Two out of three Global grand winners of IWA’s Global project innovation awards 2012, involved latest Dutch water technology.

One of the winners was the demonstration plant Andijk of PWN Technologies with its innovative suspended ion exchange (SIX) and ceramic membranes (CeraMac).

The other winner was a pilot plant on the airport of Hong Kong where the University of Hong Kong uses seawater to flush toilets. The waste water is treated with the SANI Process, using sulphate reduction bacteria as developed in the Netherlands by the Delft University and KWR Watercycle research.

Both awards were handed out by director Wim van Vierssen of KWR watercycle research institute during the IWA World water conference on September 19th in Busan, Korea.
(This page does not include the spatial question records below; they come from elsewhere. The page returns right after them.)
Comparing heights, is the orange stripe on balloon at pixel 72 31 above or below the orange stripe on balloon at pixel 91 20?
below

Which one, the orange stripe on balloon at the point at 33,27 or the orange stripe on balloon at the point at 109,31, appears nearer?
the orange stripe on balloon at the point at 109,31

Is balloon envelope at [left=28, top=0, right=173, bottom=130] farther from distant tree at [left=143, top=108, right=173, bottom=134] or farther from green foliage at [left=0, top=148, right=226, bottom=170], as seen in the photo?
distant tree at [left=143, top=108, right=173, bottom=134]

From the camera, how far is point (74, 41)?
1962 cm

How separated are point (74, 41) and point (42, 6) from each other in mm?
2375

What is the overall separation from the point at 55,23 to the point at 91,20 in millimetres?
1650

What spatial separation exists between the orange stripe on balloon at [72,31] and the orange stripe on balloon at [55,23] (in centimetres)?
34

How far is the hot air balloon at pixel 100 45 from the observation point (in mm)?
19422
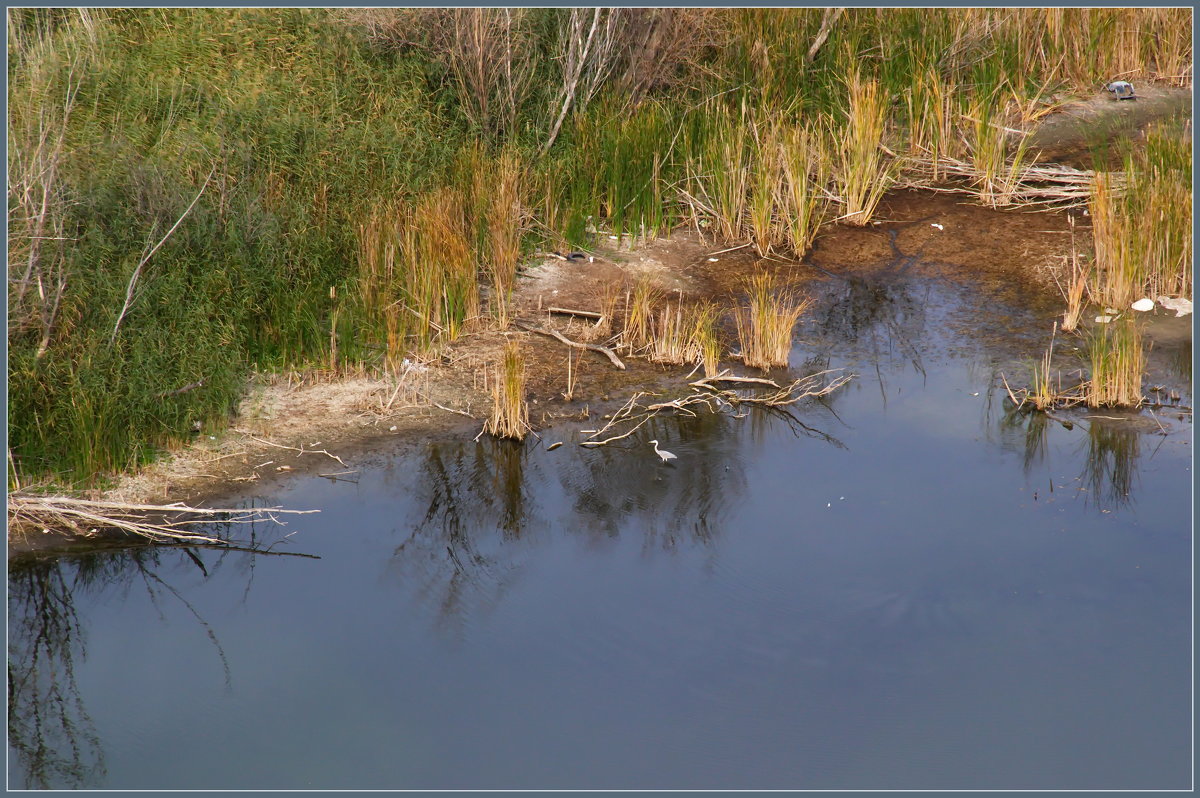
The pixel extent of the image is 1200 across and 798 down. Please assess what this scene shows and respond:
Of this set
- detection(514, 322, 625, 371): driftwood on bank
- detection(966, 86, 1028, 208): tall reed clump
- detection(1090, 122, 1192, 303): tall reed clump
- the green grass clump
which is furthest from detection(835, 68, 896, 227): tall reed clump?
detection(514, 322, 625, 371): driftwood on bank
Second prestigious prize for professor Van Loosdrecht
A very special moment was the hand out of the award to the winners of the Hong Kong project. Again on stage was professor Mark van Loosdrecht of the Delft University. Three months earlier Van Loosdrecht won the prestigious Lee Kuan Yew Water Prize 2012 during the Singapore Water Week.
(read more: Professor Mark van Loosdrecht takes stage at Singapore international water week 2012 – July 3, 2012)
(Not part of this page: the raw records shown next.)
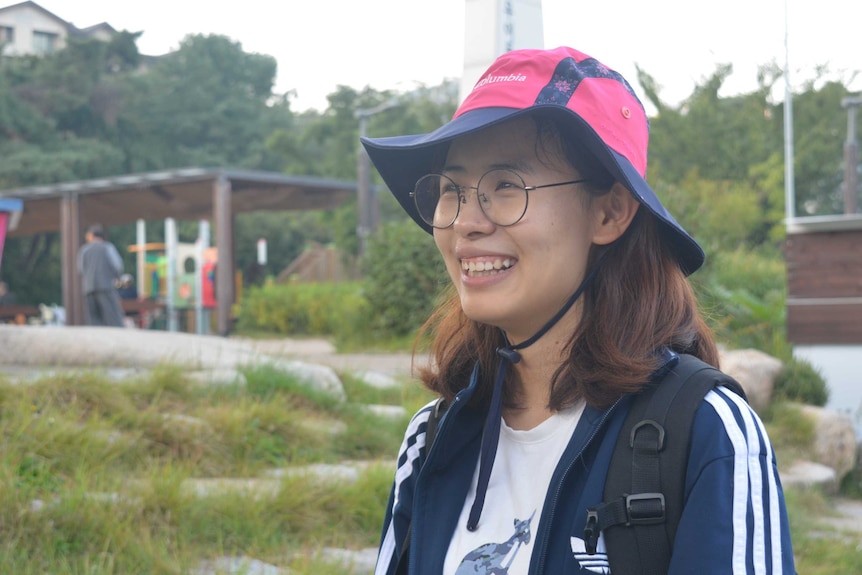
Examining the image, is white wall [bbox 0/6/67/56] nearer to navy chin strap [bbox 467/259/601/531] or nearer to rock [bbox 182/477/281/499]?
rock [bbox 182/477/281/499]

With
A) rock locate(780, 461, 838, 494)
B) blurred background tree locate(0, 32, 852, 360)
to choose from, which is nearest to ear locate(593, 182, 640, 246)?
rock locate(780, 461, 838, 494)

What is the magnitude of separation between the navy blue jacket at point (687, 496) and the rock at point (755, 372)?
7.07 metres

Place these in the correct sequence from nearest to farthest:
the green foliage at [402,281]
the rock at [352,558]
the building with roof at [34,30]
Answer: the rock at [352,558] → the green foliage at [402,281] → the building with roof at [34,30]

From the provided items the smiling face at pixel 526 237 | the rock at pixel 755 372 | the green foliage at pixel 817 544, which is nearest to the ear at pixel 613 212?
the smiling face at pixel 526 237

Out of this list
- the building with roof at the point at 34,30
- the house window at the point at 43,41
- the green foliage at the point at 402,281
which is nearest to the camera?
the green foliage at the point at 402,281

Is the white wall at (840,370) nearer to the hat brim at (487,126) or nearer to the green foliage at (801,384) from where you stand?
the green foliage at (801,384)

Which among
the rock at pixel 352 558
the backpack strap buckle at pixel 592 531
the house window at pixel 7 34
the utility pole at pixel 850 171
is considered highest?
the house window at pixel 7 34

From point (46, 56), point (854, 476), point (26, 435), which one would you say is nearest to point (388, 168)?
point (26, 435)

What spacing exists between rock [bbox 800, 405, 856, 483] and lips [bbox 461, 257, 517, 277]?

Andijk drinking water station: showcase of professional water engineering

KWR-director Wim van Vierssen (second left) handed out the IWA Global Project Innovation Awards 2012 to PWN Technologies: Martien den Blanken, director PWN (left), Jonathan Clement, director PWN Technologies (second right) and Loet Rosenthal, sector manager PWN (right)

The demonstration plant Andijk III of PWN Technologies scored on the judging criteria of Innovation, Future value to the water engineering profession, and Sustainability. The demoplant is a pretreatment installation for the production of drinking water, integrating two new technologies that PWN Technologies developed based on suspended ion exchange (SIX) and ceramic membranes (CeraMac). SIX and CeraMac result in higher water quality, lower energy consumption and a lower environmental burden.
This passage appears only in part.